We have, over the last three years, brought ourselves from approximately a 45% deficit in the number of medical officers that we required to slightly less than a 10% deficit now. So we're well on the road to recovery with the general duty medical officers, the equivalent of your family physicians, and we anticipate hitting our preferred manning levels by the summer of 2009.

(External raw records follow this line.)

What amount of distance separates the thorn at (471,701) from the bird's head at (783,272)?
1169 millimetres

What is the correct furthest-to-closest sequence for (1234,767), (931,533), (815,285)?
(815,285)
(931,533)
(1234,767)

The medical specialists--that is to say, within the military context specifically, general surgeons, anesthetists, orthopedic surgeons, internal medicine specialists, psychiatrists—are very small groups to begin with. There are only 10 of each within the forces, with the exception of five psychiatrists. That is to say, that's our manning level. And we can be in as serious a deficit as 100%, as we are currently with radiologists, or at or over PML. In fact, we are currently over the preferred manning level for anesthetists. The ideal manning level is 10, and we currently have 12 in uniform.
They are the harder group to attract, and they have traditionally been the harder group to retain. Our retention, by way of comparison, for our general duty medical officers has gone from about 50-odd percent in 2000 and 2001 to--we're forecasting--about 65% by as early as this year.